[PB5.62] SQLite variable binding

Just starting out? Need help? Post your questions and find answers here.
Post Reply
Yuri_D
User
User
Posts: 68
Joined: Wed Apr 13, 2016 7:39 am

[PB5.62] SQLite variable binding

Post by Yuri_D »

Hello!

Maybe it is a bug in my head (again... :oops: ) or in SQLite itself.
Is it correct that the string variable binding works only with "=?" placeholders but it doesn't with just a "?", f.e.:

Code: Select all

    If GetGadgetState( licProductFamily) = 0 ; If < All > 
      
      SetGadgetState( licProductFamily, 0) ; deselect all
    Else
      _sString = "IN("
      For _i = 1 To CountGadgetItems( licProductFamily) -1 
        If GetGadgetItemState( licProductFamily, _i)
          
          SetGadgetItemState( licProductFamily, 0, 0)
          _sString + Str( GetGadgetItemData( licProductFamily, _i)) +","
        EndIf
      Next
      
      _sString = RTrim( _sString, ",") +")"
    EndIf

    SQLite_BindString(  0, _sString)
    SQLite_BindInteger( 1, GetGadgetItemData( cmbPB_Name, GetGadgetState( cmbPB_Name)))

_sSQL = "...
 WHERE [main].[tblProductFamilies].[ID] ? And [main].[tblPriceBooks].[ID] = ?
..."
Now I fored to use:

Code: Select all

    ;SQLite_BindString(  0, _sString)
    SQLite_BindInteger( 0, GetGadgetItemData( cmbPB_Name, GetGadgetState( cmbPB_Name)))

_sSQL = "...
WHERE [main].[tblProductFamilies].[ID] "+ _sString +" And [main].[tblPriceBooks].[ID] = ?
..."
so I can't offload this query to a data block

BRG
Yury
Top
User avatar
skywalk
Addict
Addict
Posts: 4003
Joined: Wed Dec 23, 2009 10:14 pm
Location: Boston, MA

Re: [PB5.62] SQLite variable binding

Post by skywalk »

Please do not post to BUGS if you are unsure. :idea:
You are mixing PB database commands and SQLite dll commands.
Read about SetDatabaseString() and queries like:
"SELECT ?1,?2 FROM Keywords ORDER BY Word,Item"
The nice thing about standards is there are so many to choose from. ~ Andrew Tanenbaum
Top
Marc56us
Addict
Addict
Posts: 1479
Joined: Sat Feb 08, 2014 3:26 pm

Re: [PB5.62] SQLite variable binding

Post by Marc56us »

From what I understand, it works in all cases, however, the placeholder content is "evaluated/controlled" before integrating the SQL string, so a text like "IN(" will not work in this case since the system expects a variable and not an SQL statement

Based on the example
https://www.purebasic.com/documentation ... se.pb.html

Code: Select all

         ; OK
         ; SetDatabaseString(0, 0, "pear")  
         ; If DatabaseQuery(0, "SELECT * FROM food WHERE name=?")    
         
         ; KO
         SetDatabaseString(0, 0, "name=pear")  
         If DatabaseQuery(0, "SELECT * FROM food WHERE ?")    
             While NextDatabaseRow(0)
                 Debug GetDatabaseString(0, 0)
             Wend
         EndIf
But maybe I misunderstood.

So doesn't seem to be a bug.
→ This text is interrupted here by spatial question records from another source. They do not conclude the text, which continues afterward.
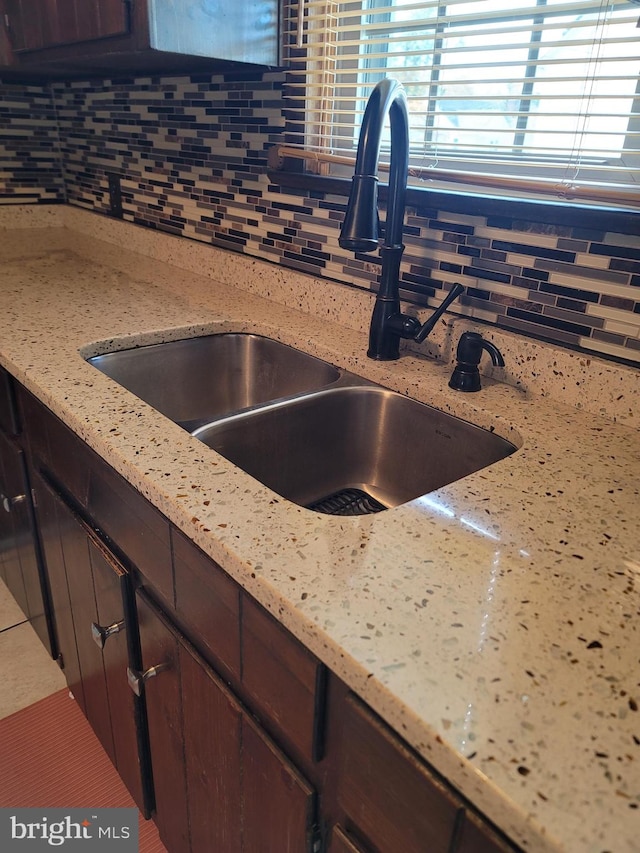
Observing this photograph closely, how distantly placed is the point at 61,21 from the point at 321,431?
1.21m

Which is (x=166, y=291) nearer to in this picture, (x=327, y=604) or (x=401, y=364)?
(x=401, y=364)

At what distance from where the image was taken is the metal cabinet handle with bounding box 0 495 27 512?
55.4 inches

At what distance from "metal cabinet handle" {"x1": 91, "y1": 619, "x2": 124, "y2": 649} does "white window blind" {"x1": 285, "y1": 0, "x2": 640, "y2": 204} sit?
97 centimetres

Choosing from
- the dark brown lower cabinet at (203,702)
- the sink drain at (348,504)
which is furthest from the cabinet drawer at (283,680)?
the sink drain at (348,504)

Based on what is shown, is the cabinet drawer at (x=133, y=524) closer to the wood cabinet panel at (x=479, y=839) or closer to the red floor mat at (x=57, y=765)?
the wood cabinet panel at (x=479, y=839)

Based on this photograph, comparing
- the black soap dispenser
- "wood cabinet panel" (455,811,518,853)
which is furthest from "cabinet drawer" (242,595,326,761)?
the black soap dispenser

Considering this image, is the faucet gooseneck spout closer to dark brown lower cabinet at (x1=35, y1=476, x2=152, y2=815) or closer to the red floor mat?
dark brown lower cabinet at (x1=35, y1=476, x2=152, y2=815)

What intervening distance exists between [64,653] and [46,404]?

Can a moderator move this topic to 'Coding Question' ? Thank you :wink:
Top
Yuri_D
User
User
Posts: 68
Joined: Wed Apr 13, 2016 7:39 am

Re: [PB5.62] SQLite variable binding

Post by Yuri_D »

@skywalk
Ok, thanks, I'll go that way next time but I used only a PB documentation to create my code and according to PB help Example
"Bind variables with SQLite and ODBC
; SQLite and ODBC shares the same syntax for bind variables. It is indicated by the '?' character
..."

@Marc56us
Maybe, but my IMHO is: PB and SQLite shall not care about the string content and SQLite actually didn't because I can successfully enter "IN(1,2,3,4)" and any other query-like sentences into a DB with help of any database browser so I suspect a bug
Top
Fred
Administrator
Administrator
Posts: 16687
Joined: Fri May 17, 2002 4:39 pm
Location: France
Contact:
Contact Fred

Re: [PB5.62] SQLite variable binding

Post by Fred »

Moved back to bug for more investigation
Top
Marc56us
Addict
Addict
Posts: 1479
Joined: Sat Feb 08, 2014 3:26 pm

Re: [PB5.62] SQLite variable binding

Post by Marc56us »

Small example for investigation (based on pb sample)
(hope this help)

Code: Select all

; ------------------------------------------------------------
;
;   PureBasic - Database example file
;
;    (c) Fantaisie Software
;
; ------------------------------------------------------------
;

UseSQLiteDatabase()

Procedure CheckDatabaseUpdate(Database, Query$)
    Result = DatabaseUpdate(Database, Query$)
    If Result = 0
        Debug DatabaseError()
    EndIf
    
    ProcedureReturn Result
EndProcedure

DatabaseFile$ = GetTemporaryDirectory() + "Database.sqlite"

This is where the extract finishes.